Djokovic's style is designed to produce the right ball, at the cost of aesthetics. He's more about point-construction than about technique as an end in itself. He might end up in an open stance with his feet pointing at the opposite sidelines, but the ball that comes off his racquet goes where it needs to go. His forehand, his best-looking shot, still isn't exactly pretty, but that helicopter rotor blur of racquet speed is devastatingly effective. Even his serve is a simple, somehow workmanlike shot.
But last night's match, as so many of his, was about Djokovic serving well and playing bigger tennis than Moya at the right time, namely the second-set tiebreak. Moya made a good push to get to set point, but couldn't play freely once there. Moya is Grand Slam champ and former top player, but his competitive will seemed clearly inferior to Djokovic's. Relaxed and cheery afterwards, he mildly remarked that Djokovic had the temperamental makings of a "big champion." Moya's temperament was a little too much like a yoga instructor: maturely detached from excessive competitiveness, which is healthy in life but fatal in tennis.
Meanwhile, most of Novak's press conference concerned his imitations. Question after question asked him to identify the signal tic of each of his victims, who he thought the funniest prior players were (McEnroe and Connors; maybe to him). Finally Matt Cronin broke in with a tennis question: do you think you've reached your best level here?
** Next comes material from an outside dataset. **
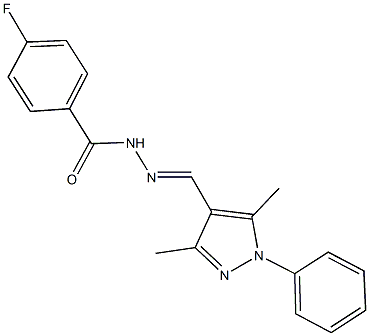 N'-[(3,5-dimethyl-1-phenyl-1H-pyrazol-4-yl)methylene]-4-fluorobenzohydrazide Structure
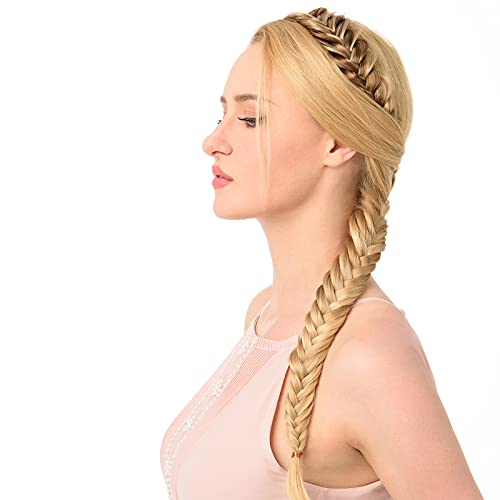 Diguan Messy Wide 2 Strands Synthetic Hair Braided Headband Hairpiece Women Girl Beauty Accessory, 62G/2.1 Oz (Highlighted) #TOP6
Djokovic's response was interesting (apologies for the lack of verbatim quotes; I don't have a copy of the transcript): he spoke very frankly about the pressure he felt coming in as a favorite to make it to Super Saturday, but expressed his happiness with his ability to last through a lot of long matches and get to the semifinal without conditioning problems.
Later the two topics, his tennis and his comedy, came together for me. In answer to the question "How long have you been imitating other players?," Djokovic talked about trying to hit a one-handed backhand like his idol, Pete Sampras, but having to switch to two hands because he was too small and skinny. (A nice reversal of Sampras' own backhand switch.) Here the topics had merged, though, and it hit me: Djokovic the player and Novak the entertainer are both essentially moldable. He has taken the best bits from many players, starting with the dominant dyad of his childhood, Pete and Andre (from whence the serve and backhand), and that studied adoption gives his play a certain unfinished, formed-of-clay appearance.